Whose Hands are on Steward Health Care?

As the Commonwealth article above pointed out, Steward Health Care is a wholly owned subsidiary of Cerberus Capital Management, a New York based private equity firm.

Cerberus' top leadership includes
- CEO Steven A Feinberg, who, as we noted previously, was listed as number 21 on a list of the 25 most powerful businessmen in 2007 by Fortune, at that time running through Cerberus 50 companies with total revenues of $120 billion.  On Wikipedia, his net worth was estimated as $2 billion in 2008.
- Chairman John W Snow, who, as we noted previously, resigned as Treasury Secretary in the administration of President George W Bush "in 2006 only because it was revealed that he had not paid any taxes on $24 million in income from CSX, which had forgiven Snow's repayment of a gigantic loan that the company had made to him," according to Chareles Ferguson in Predator Nation.
- Chairman, Cereberus Global Investments J Danforth Quayle, the controversial former US Vice President during the George H W Bush administration.

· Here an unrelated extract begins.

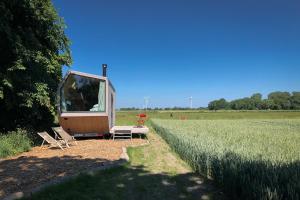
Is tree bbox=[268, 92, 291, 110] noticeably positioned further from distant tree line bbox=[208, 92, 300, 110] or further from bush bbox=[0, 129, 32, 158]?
bush bbox=[0, 129, 32, 158]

Furthermore, Cerberus Capital Management, which wholly owns Steward Health Care, owns several other businesses.  As we noted here, these include, DynCorp (see their web-site), which has been called one of the "leading mercenary firms," by an article in the Nation.  As reported by Bloomberg, DynCorp, and hence indirectly about Cerberus, and Steward Health Care, in 2011 settled accusations that it overbilled the US government for construction work in Iraq.   Furthermore, as we noted here, Cerberus also owns the biggest manufacturer of firearms and ammunition in the US. As reported by BusinessWeek in 2010, Cerberus owns 13 brands of fire-arms and munitions under the umbrella Freedom Group.

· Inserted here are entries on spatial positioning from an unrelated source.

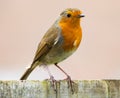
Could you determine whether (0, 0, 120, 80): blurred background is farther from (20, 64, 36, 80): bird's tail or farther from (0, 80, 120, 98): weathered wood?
(0, 80, 120, 98): weathered wood

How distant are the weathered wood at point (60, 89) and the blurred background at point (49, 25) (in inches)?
74.7

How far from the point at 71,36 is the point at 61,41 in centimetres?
9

So while Cerberus Capital Management would like us to believe that Rhode Island residents question the hands of Blue Cross Blue Shield of Rhode Island on a struggling local hospital system, it seems to be trying to avoid questions about whose hands would be on the hospital system were Cerberus Capital Management's subsidiary Steward Health Care to acquire it. 

Summary

So, to recapitulate this winding story....   A regional hospital system has been pushing its "new health care" idea.  However, its former surgeon CEO promotes new health care as commoditized health care, assembly line health care, in which doctors become assembly line workers and patients become widgets.  This seems bizarre until one realizes that the CEO actually works for a huge private equity firm whose goal is to make a lot of money in the short-term.  Standardized, commoditized health care is likely to be cheaper to provide than individualized health care.  Private equity firms thrive by cutting their subsidiaries' costs, and then selling them quickly, sometimes before the long-term consequences of these cuts become apparent.  (Look here.)

So there are two lessons.

To repeat the lesson from our earlier post, everybody, doctors, other health care professionals, health policy makers, patients, and the public ought to be extremely skeptical of the marketing and public relations efforts of big health care organizations.  Based on the examples above, they ought to be particularly skeptical of organizations that are overtly for profit, and/or have a clear focus on short-term revenue generation.  As a society we need to think about how to best counter these biased, incomplete, sometimes grossly deceptive efforts to manipulate public psychology and opinions through our rights to free speech and a free press.

To add a lesson, everybody, doctors, other health professionals, health policy makers, patients and the public ought to be extremely wary of the ongoing corporatization of medicine and health care.  Corporate leaders who often get large incentives for maximizing short term revenue are likely to be enthused about turning our health care into a commodity.  Doctors and health care professionals should not want to be assembly line workers, and patients surely should not want to be widgets.